Strategic planning: Gimme a break?

Written by Associations Catalyzing Entrepreneurship on January 17, 2019

Associations Catalyzing Entrepreneurship (ACE) is a group made up of association executives and stakeholders who think outside the association box about the future. We have conversations about an entrepreneurial approach to association leadership and implement the resulting great ideas in our jobs. In our most recent conversation live in DC, with a virtual component hosted by Association Success, we discussed culture. This article series summarizes the key takeaways.

Does a strategic plan conjure up visions of fat binders, death by meeting, rigid guidelines, longer than ever to-do lists, and fancy charts that detract from your true mission? Or does your association love planning so much that it keeps you from doing? ACE brought association professionals and stakeholders together to debate whether strategic planning can counter the lack of entrepreneurship inherent in most associations.

“Strategy is about making choices and figuring out a preferred action path,” says Jay Younger. Strategic planning is about fitting together pieces of the puzzle — mission, capacity, resources, relevance, opportunities — to yield results.

Strategic planning is critical to success, concurs Lane Velayo, but it can only succeed if everyone involved wears — and keeps — the right hat on.

__________

BRIEF: In the strategic planning article, copy the passage starting at "Associations Catalyzing Entrepreneurship (ACE)" and ending at "in most associations.", switching "fat binders" to "heavy binders".

__________

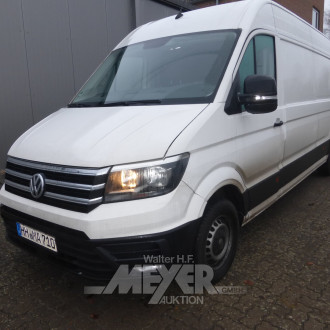 Volkswagen Crafter Kastenwagen, L3H2
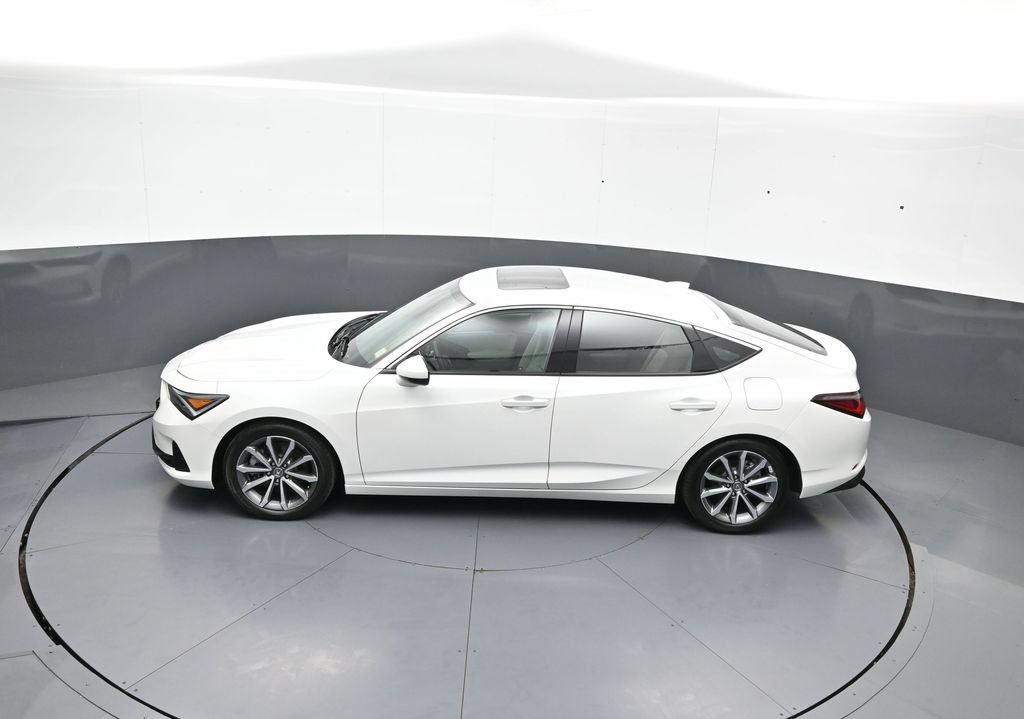 Certified 2025 Acura Integra FWD image 40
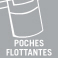 Poches flottantes YORKTON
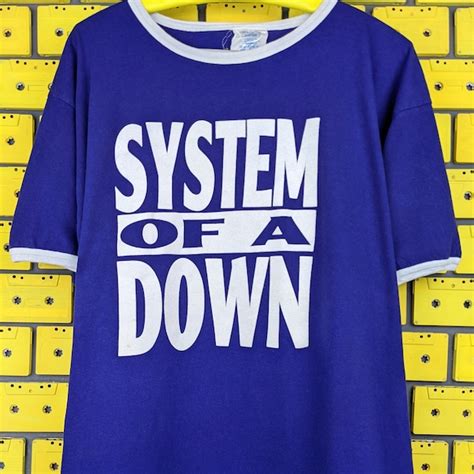 System Down Merch - Etsy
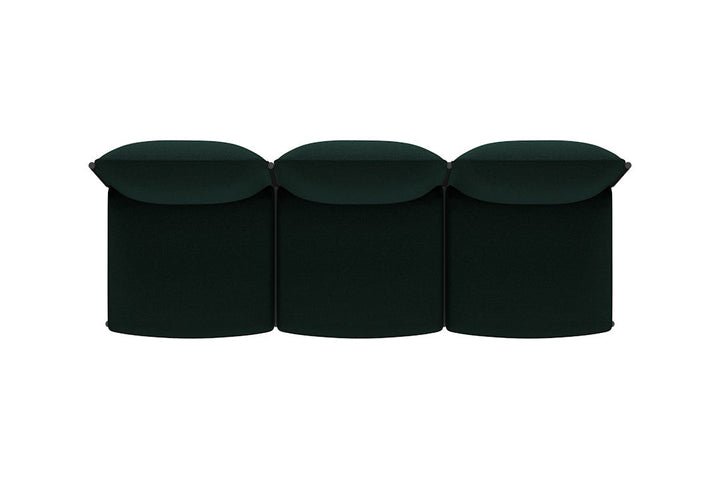 Kumo 3 - seater Sofa - ökenhem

__________

OUTPUT OF THE TASK:
Associations Catalyzing Entrepreneurship (ACE) is a group made up of association executives and stakeholders who think outside the association box about the future. We have conversations about an entrepreneurial approach to association leadership and implement the resulting great ideas in our jobs. In our most recent conversation live in DC, with a virtual component hosted by Association Success, we discussed culture. This article series summarizes the key takeaways.

Does a strategic plan conjure up visions of heavy binders, death by meeting, rigid guidelines, longer than ever to-do lists, and fancy charts that detract from your true mission? Or does your association love planning so much that it keeps you from doing? ACE brought association professionals and stakeholders together to debate whether strategic planning can counter the lack of entrepreneurship inherent in most associations.